* What is being asked
Reproduce word for word everything in the interview below from "Kirill: When I" down to "as a profession?".

Kirill: I never went to a film school, so I might be stabbing in the dark here. Was it more on the theoretical side of things, or on a more practical side?
Justin: The digital design program at VFS I would say was more on the practical side. It was largely an overview of web/print design and multi-media. They taught you a scripting, how to shoot on green screen, advanced photoshop, illustrator, after effects, with a bit of art theory and history sprinkled in. Three-quarters of the way through you pick a direction and I moved towards motion graphics.
Kirill: When I went into university to study computer sciences back in mid 1990s, there was all of a sudden a lot of money getting into the software industry as the World Wide Web was becoming a thing. I remember there were quite a few people in my classes being there because of that promise of money and not because they wanted to be programmers. And a lot of those people fell away after a while. Did something like that happen in your class as people got to see what it actually takes to do digital design as a profession?
Justin: At VFS we were thirty when we started, and when graduation day came around it was down to twenty one or twenty two? So a lot of people kind of realized early that maybe it wasn’t for them. It was also a one year intensive and it was an intense experience but i’d say it was definitely an accurate look at the pace of working in the industry. I was 19 and wanting to expand on my skills more where there were many students advancing themselves that had already been working for years as professionals.
Kirill: Would you say that there’s a certain mindset that is better suited to this field? Is it a solitary endeavor, or perhaps the constant pressure to come up with something creative and new all the time, all the while you’re fighting against the limitations of the software tools that you’re using, or the pressure from the production side to get stuff done?

* Data excerpt
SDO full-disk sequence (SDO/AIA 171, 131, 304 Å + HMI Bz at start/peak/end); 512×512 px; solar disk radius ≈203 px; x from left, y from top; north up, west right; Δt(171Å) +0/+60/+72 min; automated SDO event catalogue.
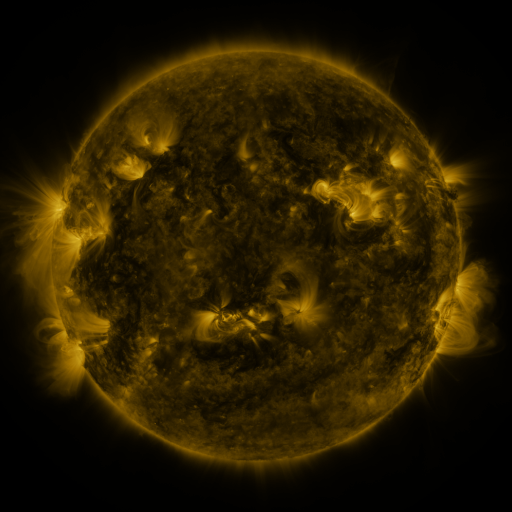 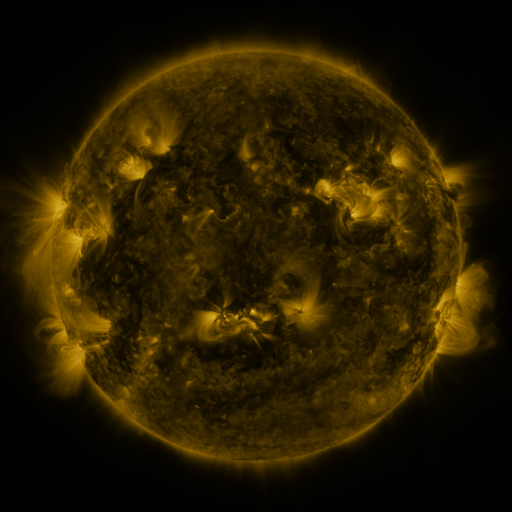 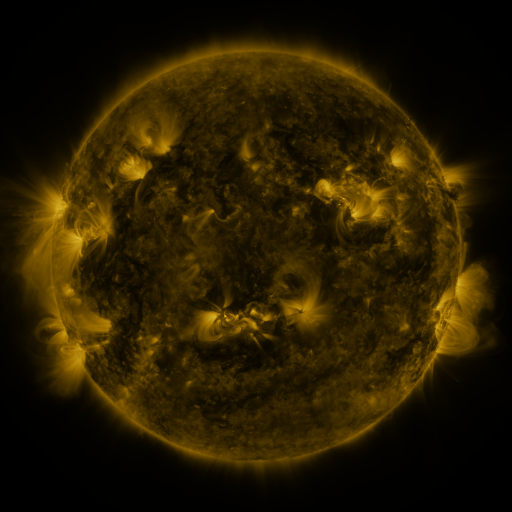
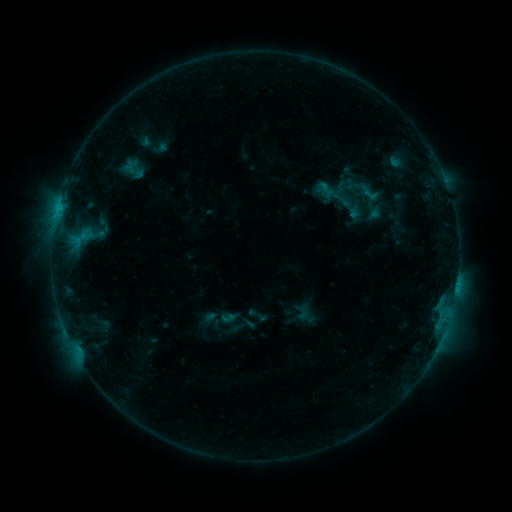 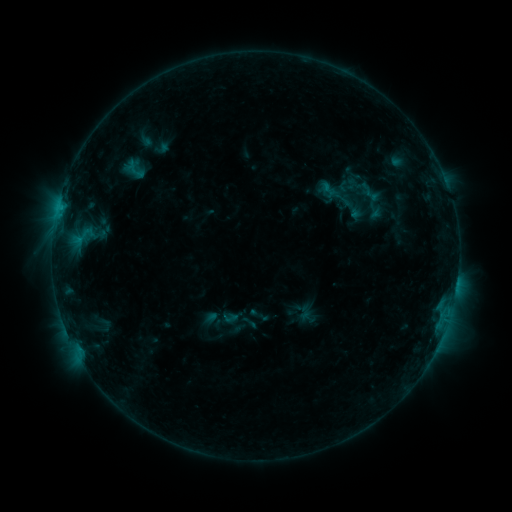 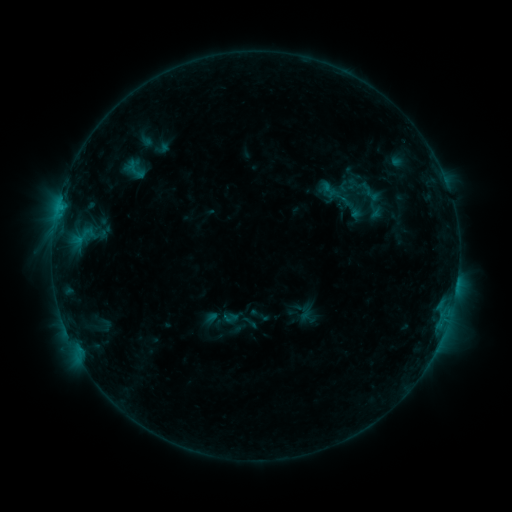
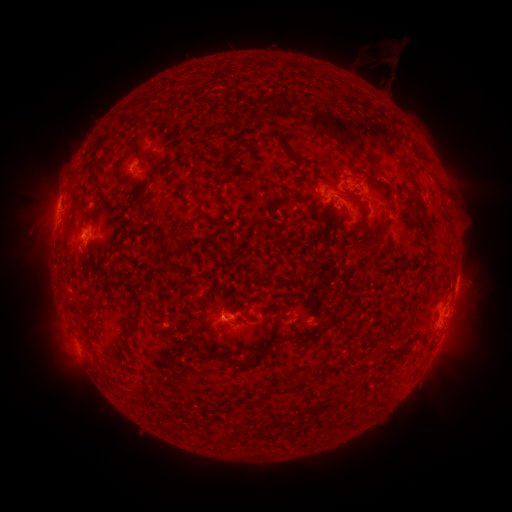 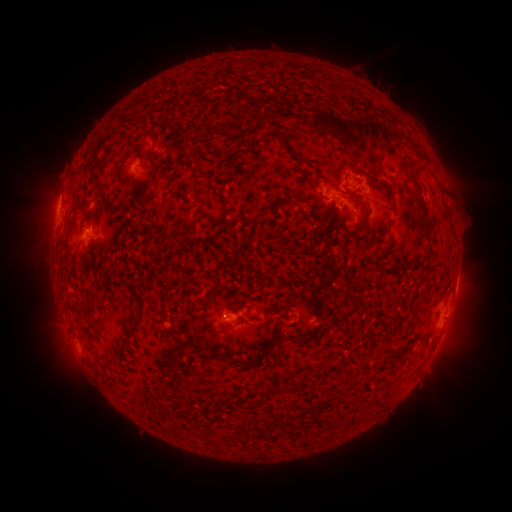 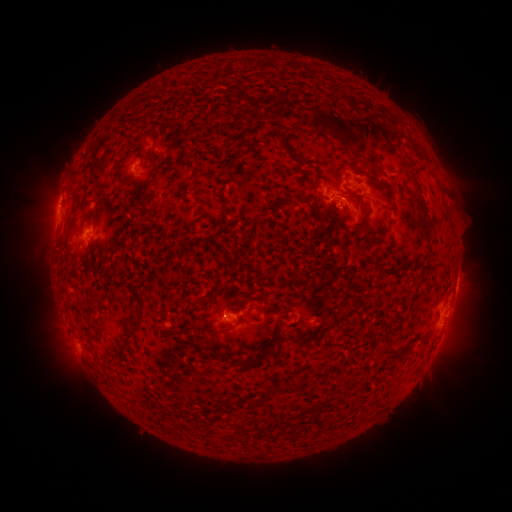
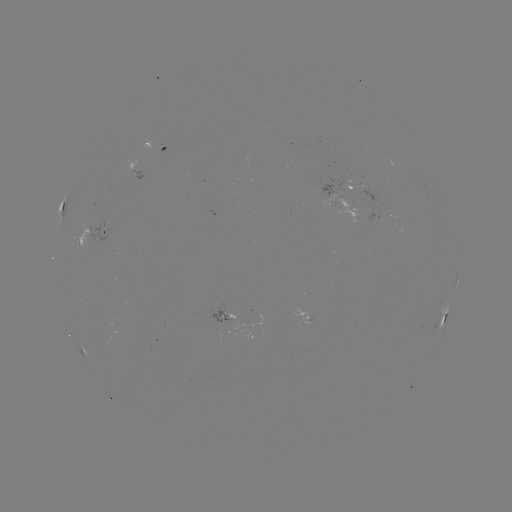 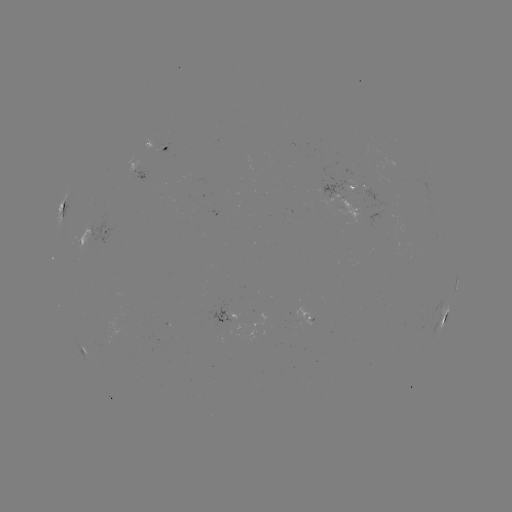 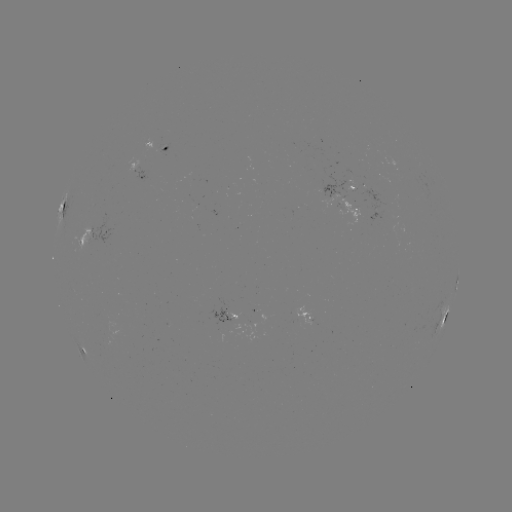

* Solution to this problem
Kirill: When I went into university to study computer sciences back in mid 1990s, there was all of a sudden a lot of money getting into the software industry as the World Wide Web was becoming a thing. I remember there were quite a few people in my classes being there because of that promise of money and not because they wanted to be programmers. And a lot of those people fell away after a while. Did something like that happen in your class as people got to see what it actually takes to do digital design as a profession?